§ Source document:
The Complaint in this action arises from three separate motor vehicle accidents. Two of the three accidents are relevant to this motion. The first occurred on November 26, 1997 when the tractor trailer driven by John Haynes — who was working for and operating a tractor owned by defendant 21st Century that was attached to a trailer owned by and under dispatch to defendant Rutigliano — hit another vehicle in which defendants Ledian Williams and Karen Carr were passengers. The second accident occurred on February 20, 1998 when defendant Gregory Vaz, — who was driving a tractor owned by 21st Century that was attached to a trailer owned by and under dispatch to Rutigliano — hit another vehicle driven by defendant Clifton Messam.

Plaintiff's claim against Allied occupies three paragraphs in the Complaint which allege, in sum, that Allied is liable, as the successor in interest to defendant Rutigliano for all of Rutigliano's obligations and liabilities pursuant to New York Corporation Law § 906(b)(3) (incorrectly cited as § 906(3)). (Am. Compl. ¶¶ 15-16)

On April 1, 1999 Allied purchased the assets of Rutigliano in an Asset Purchase and Sale Agreement ("purchase agreement") which Allied has attached to this motion. (Mulholland Aff. Ex. C) Under the terms of this purchase agreement, Allied agreed to purchase many of Rutigliano's assets, including machinery, equipment, inventory and supplies, permits and licenses, operating data, physical plant, and good will. (Id.) The purchase agreement provided that some of the purchase price was to be paid to "Rutigliano Paper Stock, Inc." and other portions of the price to principals of Rutigliano. (Id. at § 1.3(a)) Significantly for purposes of this motion, § 1.4 of the purchase agreement states that Allied: "shall not be responsible for any liabilities of Sellers relating to the N Y business or the purchased assets for any period of time prior to closing." (Id., at § 1.4) In addition, the purchase agreement expressly requires Rutigliano to defend and indemnify Allied against any claims arising out of its preexisting liability. (Id.)

§ Records provided:
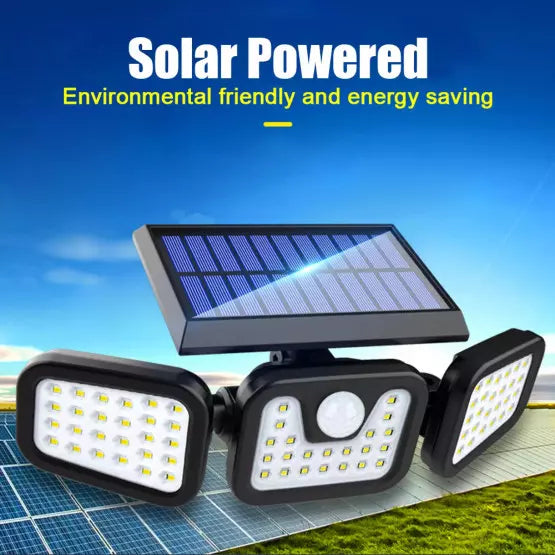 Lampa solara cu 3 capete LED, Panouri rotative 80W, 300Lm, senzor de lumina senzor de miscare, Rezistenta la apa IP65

---

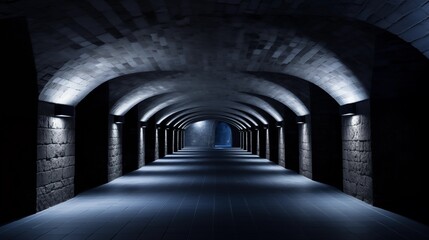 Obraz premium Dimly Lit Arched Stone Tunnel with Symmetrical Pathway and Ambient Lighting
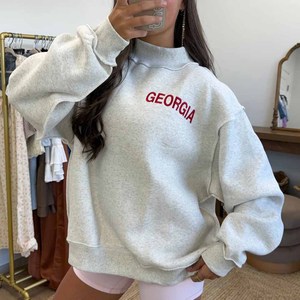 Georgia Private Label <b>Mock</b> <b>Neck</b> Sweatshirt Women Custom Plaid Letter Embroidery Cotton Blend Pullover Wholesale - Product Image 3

§ Tasks:
A - Echo the part of the court ruling between "Plaintiff's claim against" and "Compl. ¶¶ 15-16)", inclusive.
B - According to the court ruling, on what date did Allied buy Rutigliano's assets?
C - Put this sentence from the court ruling into Spanish: "Two of the three accidents are relevant to this motion."

§ Responses to the exercise:
A -
Plaintiff's claim against Allied occupies three paragraphs in the Complaint which allege, in sum, that Allied is liable, as the successor in interest to defendant Rutigliano for all of Rutigliano's obligations and liabilities pursuant to New York Corporation Law § 906(b)(3) (incorrectly cited as § 906(3)). (Am. Compl. ¶¶ 15-16)

B - April 1, 1999

C - Dos de los tres accidentes son relevantes para esta moción.